[START RECORDS SHOWN]

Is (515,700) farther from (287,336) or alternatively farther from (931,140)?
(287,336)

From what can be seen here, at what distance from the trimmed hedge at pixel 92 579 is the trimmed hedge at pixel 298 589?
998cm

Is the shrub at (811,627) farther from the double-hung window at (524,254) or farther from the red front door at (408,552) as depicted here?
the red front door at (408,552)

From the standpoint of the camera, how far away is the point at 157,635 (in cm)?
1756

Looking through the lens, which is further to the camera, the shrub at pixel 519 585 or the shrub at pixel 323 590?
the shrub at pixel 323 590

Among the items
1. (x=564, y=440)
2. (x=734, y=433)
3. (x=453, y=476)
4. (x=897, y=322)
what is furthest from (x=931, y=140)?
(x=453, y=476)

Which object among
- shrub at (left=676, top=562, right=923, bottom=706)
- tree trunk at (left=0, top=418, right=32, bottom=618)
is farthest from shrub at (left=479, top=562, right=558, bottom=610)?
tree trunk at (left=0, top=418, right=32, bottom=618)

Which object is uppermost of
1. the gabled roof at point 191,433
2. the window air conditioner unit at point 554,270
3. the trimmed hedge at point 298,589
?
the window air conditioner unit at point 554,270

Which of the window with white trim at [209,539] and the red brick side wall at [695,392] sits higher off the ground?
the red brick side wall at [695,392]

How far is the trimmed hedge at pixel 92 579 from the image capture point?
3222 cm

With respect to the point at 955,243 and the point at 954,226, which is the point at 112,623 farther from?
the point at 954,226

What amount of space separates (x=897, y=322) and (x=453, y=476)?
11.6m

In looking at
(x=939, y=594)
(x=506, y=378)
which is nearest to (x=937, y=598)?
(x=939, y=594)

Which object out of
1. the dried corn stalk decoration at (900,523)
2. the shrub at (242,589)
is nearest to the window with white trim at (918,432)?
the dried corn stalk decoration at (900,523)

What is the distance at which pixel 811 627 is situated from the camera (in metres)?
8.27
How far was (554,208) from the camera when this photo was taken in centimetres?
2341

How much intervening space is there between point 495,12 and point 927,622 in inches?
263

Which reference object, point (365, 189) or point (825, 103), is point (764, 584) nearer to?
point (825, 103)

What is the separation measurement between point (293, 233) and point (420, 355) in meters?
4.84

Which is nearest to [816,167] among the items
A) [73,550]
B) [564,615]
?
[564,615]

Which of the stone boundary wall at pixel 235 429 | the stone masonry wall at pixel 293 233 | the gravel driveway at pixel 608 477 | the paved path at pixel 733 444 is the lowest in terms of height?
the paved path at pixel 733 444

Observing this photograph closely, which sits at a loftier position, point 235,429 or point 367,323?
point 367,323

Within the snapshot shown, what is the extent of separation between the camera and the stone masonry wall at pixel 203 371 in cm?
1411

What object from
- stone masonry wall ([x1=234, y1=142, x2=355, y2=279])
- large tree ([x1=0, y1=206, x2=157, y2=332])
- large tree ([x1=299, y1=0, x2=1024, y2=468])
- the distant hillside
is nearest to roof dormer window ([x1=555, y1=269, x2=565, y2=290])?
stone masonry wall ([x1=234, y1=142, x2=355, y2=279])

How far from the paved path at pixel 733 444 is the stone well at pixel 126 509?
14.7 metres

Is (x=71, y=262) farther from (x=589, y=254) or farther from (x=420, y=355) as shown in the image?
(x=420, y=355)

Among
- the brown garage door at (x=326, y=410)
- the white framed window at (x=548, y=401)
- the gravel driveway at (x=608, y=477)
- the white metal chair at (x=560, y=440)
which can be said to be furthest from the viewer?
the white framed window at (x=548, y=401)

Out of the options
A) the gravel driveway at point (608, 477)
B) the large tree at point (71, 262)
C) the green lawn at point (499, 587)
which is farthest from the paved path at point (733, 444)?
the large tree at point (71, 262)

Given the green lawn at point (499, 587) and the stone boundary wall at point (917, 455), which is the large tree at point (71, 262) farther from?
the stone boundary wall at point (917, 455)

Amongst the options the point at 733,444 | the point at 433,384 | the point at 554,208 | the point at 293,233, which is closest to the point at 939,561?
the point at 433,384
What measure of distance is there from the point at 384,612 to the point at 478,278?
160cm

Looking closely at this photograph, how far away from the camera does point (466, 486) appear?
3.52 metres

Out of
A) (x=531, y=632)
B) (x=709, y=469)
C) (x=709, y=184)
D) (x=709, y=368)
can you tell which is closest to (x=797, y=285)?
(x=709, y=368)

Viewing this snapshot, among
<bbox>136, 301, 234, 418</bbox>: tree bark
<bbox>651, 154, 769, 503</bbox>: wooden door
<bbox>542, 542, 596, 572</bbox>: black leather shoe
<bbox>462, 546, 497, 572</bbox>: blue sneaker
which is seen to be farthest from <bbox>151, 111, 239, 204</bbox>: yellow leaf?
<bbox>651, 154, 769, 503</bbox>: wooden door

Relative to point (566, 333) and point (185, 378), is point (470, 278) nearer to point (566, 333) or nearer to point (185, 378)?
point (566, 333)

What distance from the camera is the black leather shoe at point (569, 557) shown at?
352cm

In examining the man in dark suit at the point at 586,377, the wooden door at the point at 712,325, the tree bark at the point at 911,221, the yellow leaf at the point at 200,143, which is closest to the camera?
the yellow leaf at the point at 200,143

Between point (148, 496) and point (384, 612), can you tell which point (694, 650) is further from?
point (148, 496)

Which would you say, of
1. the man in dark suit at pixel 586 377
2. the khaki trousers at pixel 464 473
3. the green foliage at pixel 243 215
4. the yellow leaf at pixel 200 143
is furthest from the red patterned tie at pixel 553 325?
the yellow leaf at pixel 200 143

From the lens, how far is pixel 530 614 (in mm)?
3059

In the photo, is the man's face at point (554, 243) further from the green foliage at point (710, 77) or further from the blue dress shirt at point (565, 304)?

[END RECORDS SHOWN]

GOAL OF THE EXERCISE >> Copy out exactly the lines running from the line with "Viewing this snapshot, among" to the end of the records, inclusive.

FINISHED EXERCISE >>
Viewing this snapshot, among
<bbox>136, 301, 234, 418</bbox>: tree bark
<bbox>651, 154, 769, 503</bbox>: wooden door
<bbox>542, 542, 596, 572</bbox>: black leather shoe
<bbox>462, 546, 497, 572</bbox>: blue sneaker
which is seen to be farthest from <bbox>151, 111, 239, 204</bbox>: yellow leaf?
<bbox>651, 154, 769, 503</bbox>: wooden door

Relative to point (566, 333) and point (185, 378), is point (470, 278) nearer to point (566, 333) or nearer to point (185, 378)?
point (566, 333)

What distance from the camera is the black leather shoe at point (569, 557) shown at?
352cm

In examining the man in dark suit at the point at 586,377, the wooden door at the point at 712,325, the tree bark at the point at 911,221, the yellow leaf at the point at 200,143, which is closest to the camera?
the yellow leaf at the point at 200,143

Between point (148, 496) and point (384, 612), can you tell which point (694, 650) is further from?
point (148, 496)

Which would you say, of
1. the man in dark suit at pixel 586 377
2. the khaki trousers at pixel 464 473
3. the green foliage at pixel 243 215
4. the yellow leaf at pixel 200 143
is furthest from the red patterned tie at pixel 553 325?
the yellow leaf at pixel 200 143

From the lens, how far is pixel 530 614 (in mm)?
3059

In the photo, is the man's face at point (554, 243) further from the green foliage at point (710, 77) or further from the blue dress shirt at point (565, 304)?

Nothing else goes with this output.